**Excerpt:**

■ ■ ■ ■

December 13, 2024

Google Hires Ph.D.'s; Times Surprised

Yesterday’s New York Times ran a story by Randall Stross, marveling at the number of Ph.D.’s working at Google. Indeed, the story marveled about Google wanting to hire Ph.D.’s at all. Many other companies shun Ph.D.’s.

Deciding whether to hire bachelors-level employees or Ph.D.’s really boils down to whether you want employees who are good at doing homework on short deadlines or employees who are good at figuring things out in an unstructured environment. (Like all generalizations, this is true only on average. There are plenty of outliers.) Google is a bit unusual in opting for the latter.

What the article doesn’t say is that Google does not hire just anybody with a Ph.D. diploma. They’re pretty careful about which Ph.D.’s they hire. Google can afford to be choosy since so many people seem to want to work there. Google benefits from a virtuous cycle that sometimes develops at a company, where the company has an unusual concentration of really smart employees, so lots of people want to work there, so the company can be very picky about whom it hires, thus allowing itself to hire more very smart people.

The article also hints at Google’s success in integrating research with production. The usual model in the industry is to hire a small number of eggheads and send them off to some distant building to Think Deep Thoughts, so as not to disturb the mass of employees who make products. By contrast, Google generally uses the very same people to do research and create products. They do this by letting every employee spend 20% of their time doing anything they like that might be useful to the company. Doing this ensures that the research is done by people who understand the problems that come up in the company’s day-to-day business.

Sustaining this model requires at least three things. First, you have to have employees who will use the unstructured research time productively; this is where the Ph.D.’s and other very smart people come in. Second, you need to maintain a work environment that is attractive to these people, because they’ll have no trouble finding work elsewhere if they want to leave. Third, management has to have the discipline to avoid constantly canceling the 20% research time in order to meet the deadline du jour.

Google does all of this well. They probably benefit also from the nature of their product, which generates revenue every time it is used (rather than only when customers decide to pay for an upgrade), and which can be improved incrementally. Revenue doesn’t depend on cranking out each year a version that can be sold as all-new, so the company can focus simply on making its products work well.

■ ■ ■ ■

**Activity list:**
A. Revise the part of the Google hiring post that begins at the words "Yesterday’s New York" and stops after "for the latter.", changing "homework" to "assigned tasks".
B. According to the Google hiring post, why does a company that uses this research model need to keep its work environment attractive?
The records after this point have nothing to do with the Google hiring post.

**Dataset:**
■ ■ ■ ■

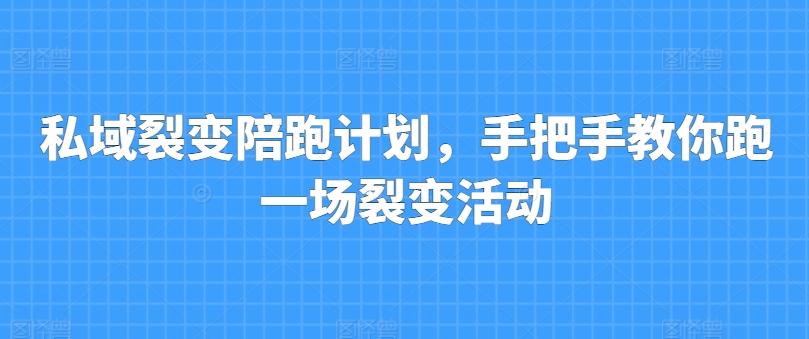 私域裂变陪跑计划，手把手教你跑一场裂变活动 - 搞薯条网-搞薯条网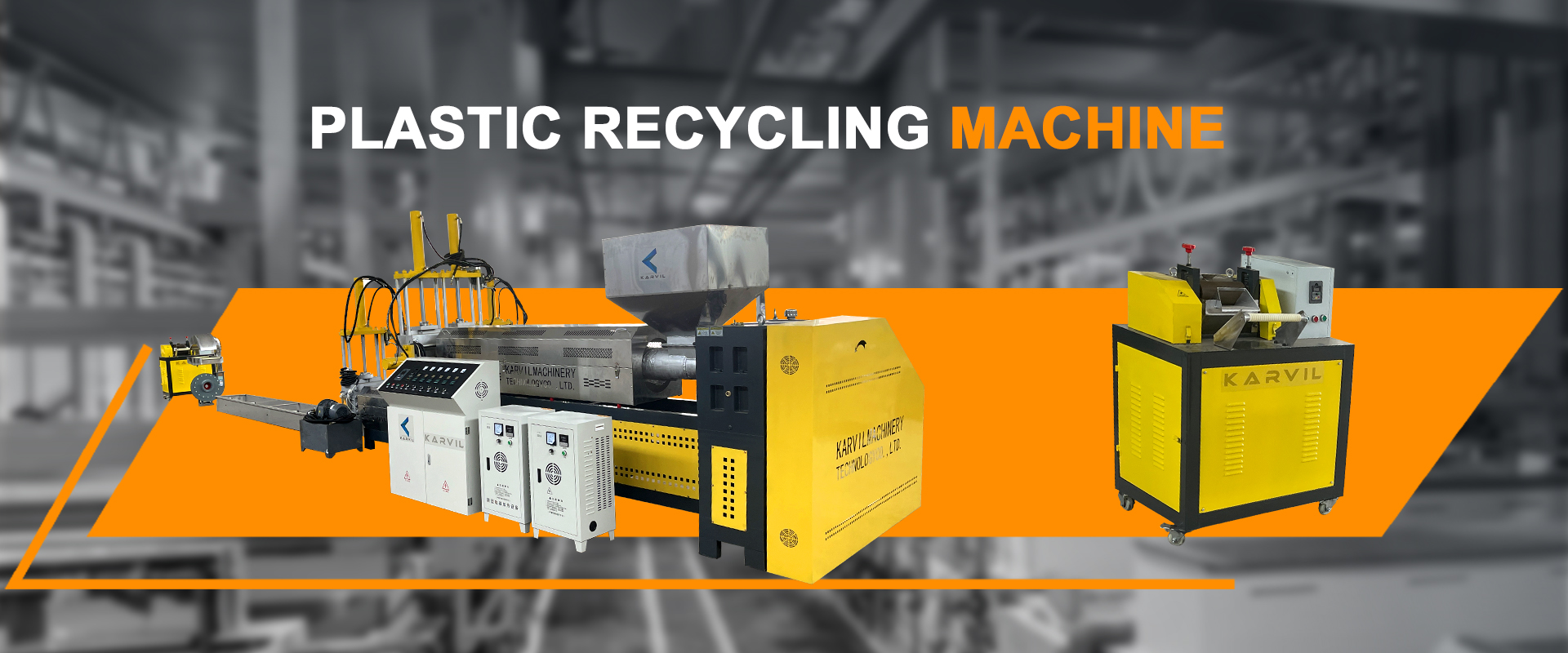 karvil-machinery-plastic-recyling-machine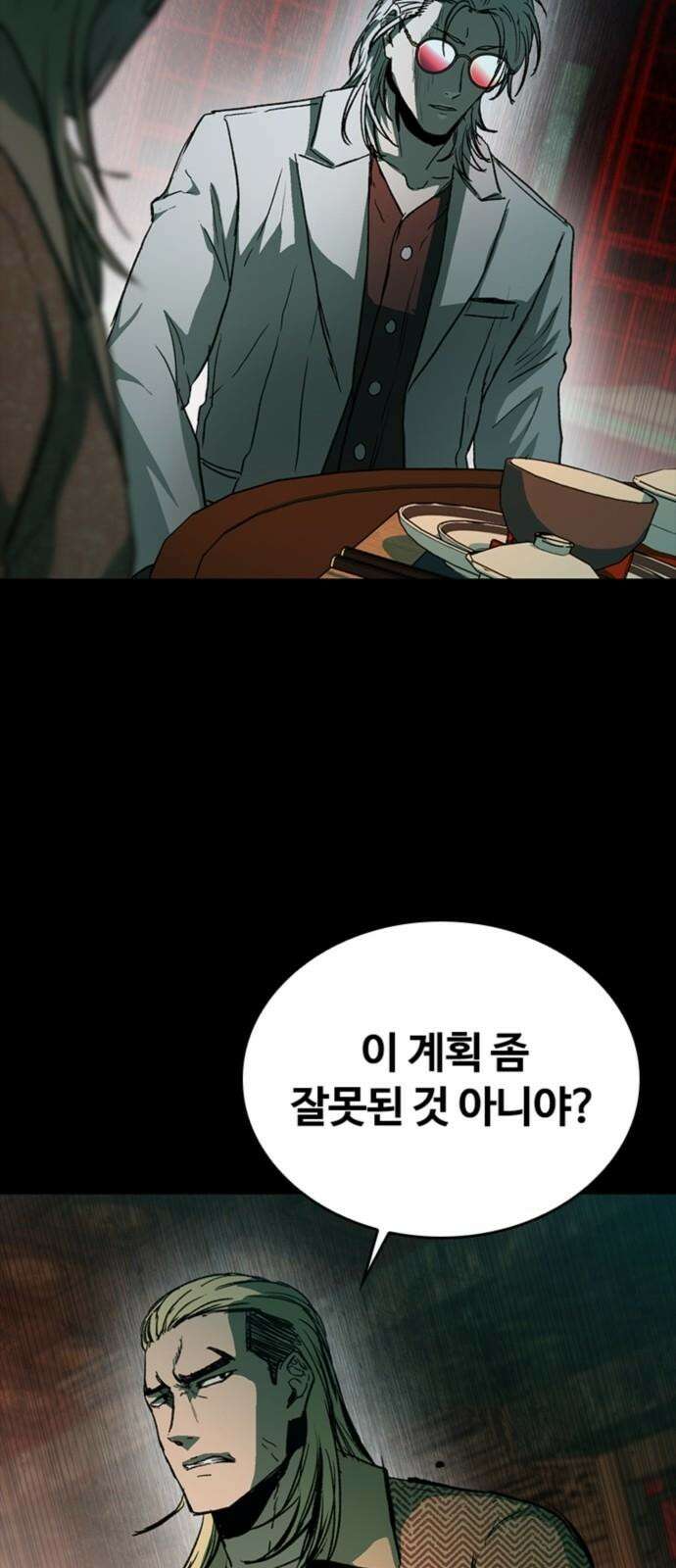 구룡:사로카 22화 52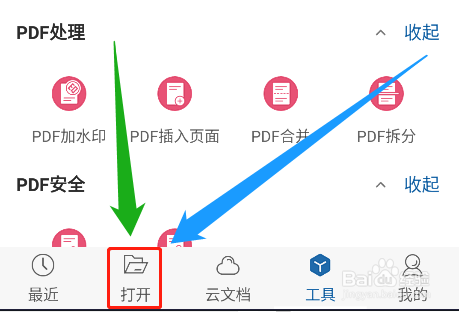 永中office怎么移除常用列表的文件夹
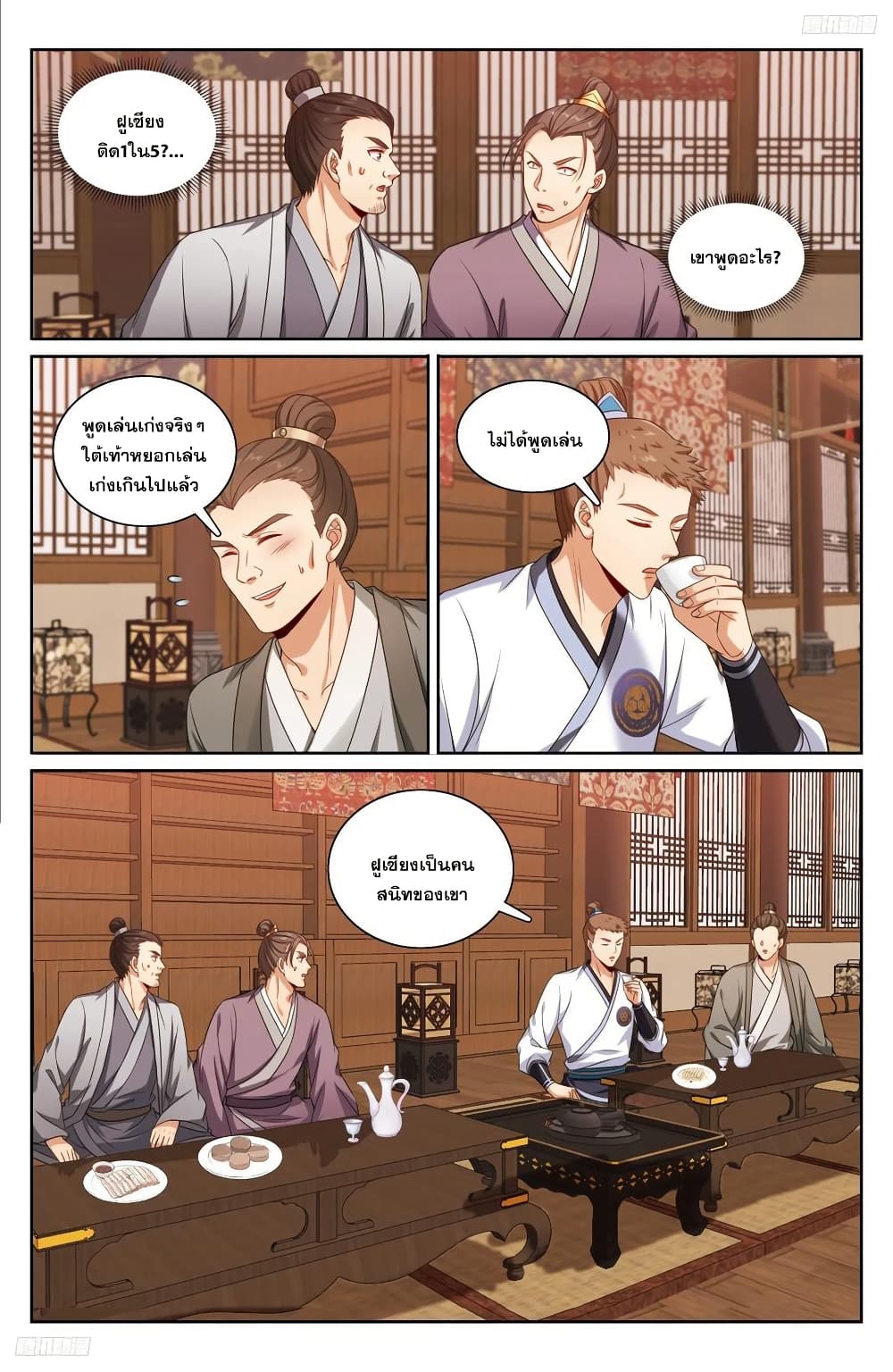 หน้า 11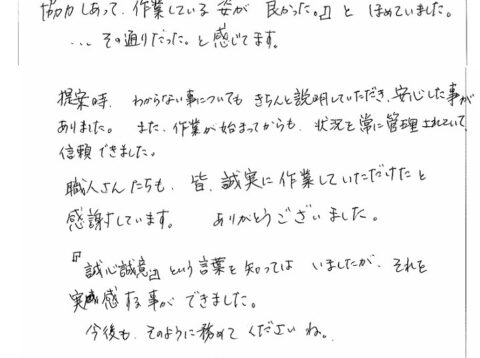 N様邸｜外壁塗装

■ ■ ■ ■

**Solved tasks:**
A.
Yesterday’s New York Times ran a story by Randall Stross, marveling at the number of Ph.D.’s working at Google. Indeed, the story marveled about Google wanting to hire Ph.D.’s at all. Many other companies shun Ph.D.’s.

Deciding whether to hire bachelors-level employees or Ph.D.’s really boils down to whether you want employees who are good at doing assigned tasks on short deadlines or employees who are good at figuring things out in an unstructured environment. (Like all generalizations, this is true only on average. There are plenty of outliers.) Google is a bit unusual in opting for the latter.

B. The very smart people it depends on to use unstructured research time productively will have no trouble finding work elsewhere if they want to leave.